Washington has imposed sanctions that eliminate benefits Iran was meant to receive in return for agreeing to curbs on its nuclear program under the 2015 deal with world powers. The confrontation has brought the United States and Iran close to the brink of conflict, with U.S. President Donald Trump calling off air strikes last month minutes before impact.
On Sunday Trump issued another warning over Iran’s nuclear activities. “They’d better be careful,” he said.
However, oil prices continue to be pressured by lingering fears over demand.
“That the market reacts so little to the tense situation in the Middle East is a reflection of a very well-supplied market in general and a very relaxed market,” said SEB chief commodities analyst Bjarne Schieldrop.
The U.S.-China trade war has dampened prospects for global economic growth and oil demand.
However, lack of concrete progress in resolving the acrimonious trade war between the United States and China means the bar could be very high for the U.S. Federal Reserve not to lower borrowing costs at its July 30-31 policy meeting.
Elsewhere, Japan’s core machinery orders fell for the first time in four months in May, posting the biggest monthly drop in eight months in a worrying sign that global trade tensions are taking a toll on corporate investment.
“Concern for global growth is at the back of the mind of the whole market all the time these days,” SEB’s Schieldrop said.
Strong U.S. economic data also put a floor under prices. U.S. job growth rebounded strongly in June, with government payrolls surging, a closely watched employment report showed on Friday, suggesting that May’s sharp slowdown in hiring was probably a one-off.

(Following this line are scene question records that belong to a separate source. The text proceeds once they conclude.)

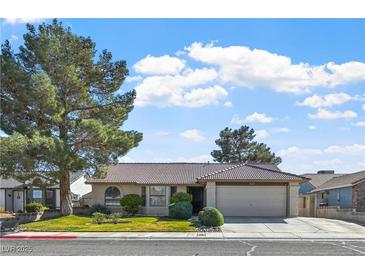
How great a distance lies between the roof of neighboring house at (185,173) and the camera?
3019cm

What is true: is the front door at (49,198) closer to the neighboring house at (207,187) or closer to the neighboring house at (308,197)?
the neighboring house at (207,187)

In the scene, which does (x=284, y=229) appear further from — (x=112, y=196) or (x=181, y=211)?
(x=112, y=196)

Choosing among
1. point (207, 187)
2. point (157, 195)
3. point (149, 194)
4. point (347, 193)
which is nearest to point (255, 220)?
point (207, 187)

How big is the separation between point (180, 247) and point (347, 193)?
22259 millimetres

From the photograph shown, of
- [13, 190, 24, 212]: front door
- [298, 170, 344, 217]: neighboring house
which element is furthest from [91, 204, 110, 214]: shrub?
[298, 170, 344, 217]: neighboring house

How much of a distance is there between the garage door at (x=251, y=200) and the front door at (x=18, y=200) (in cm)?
1917

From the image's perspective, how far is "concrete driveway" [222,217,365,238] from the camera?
20.9 m

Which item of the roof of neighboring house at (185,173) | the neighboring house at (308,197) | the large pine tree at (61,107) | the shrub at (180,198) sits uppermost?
the large pine tree at (61,107)

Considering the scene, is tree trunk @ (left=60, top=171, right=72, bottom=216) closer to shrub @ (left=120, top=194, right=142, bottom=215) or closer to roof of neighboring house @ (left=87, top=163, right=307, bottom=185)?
roof of neighboring house @ (left=87, top=163, right=307, bottom=185)

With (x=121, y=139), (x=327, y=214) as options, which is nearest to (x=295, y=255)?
(x=121, y=139)

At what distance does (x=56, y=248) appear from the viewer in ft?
53.3

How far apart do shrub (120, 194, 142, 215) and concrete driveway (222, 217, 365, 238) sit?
7440 mm

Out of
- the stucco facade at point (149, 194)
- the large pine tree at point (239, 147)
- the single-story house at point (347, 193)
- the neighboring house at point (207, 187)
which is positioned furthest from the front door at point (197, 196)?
the large pine tree at point (239, 147)

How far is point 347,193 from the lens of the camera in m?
34.6
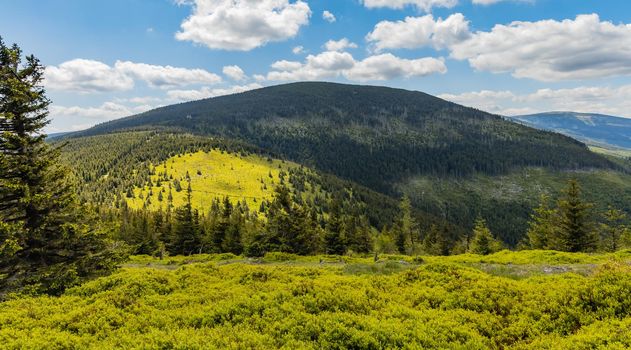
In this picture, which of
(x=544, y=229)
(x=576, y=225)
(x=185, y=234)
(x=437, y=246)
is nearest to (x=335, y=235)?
(x=185, y=234)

Employers added 224,000 jobs last month, the most in five months.
The owner of Britain’s biggest oil pipeline, Ineos, on Sunday said it had started to reduce flows on the Forties pipeline system to about 150,000 barrels per day (bpd) until Tuesday to repair a processing unit at Scotland’s Kinneil plant.
The pipeline system typically pumps about 450,000 bpd.
Meanwhile, U.S. energy companies this week reduced the number of oil rigs operating for the first time in three weeks as drillers follow through on plans to cut spending this year.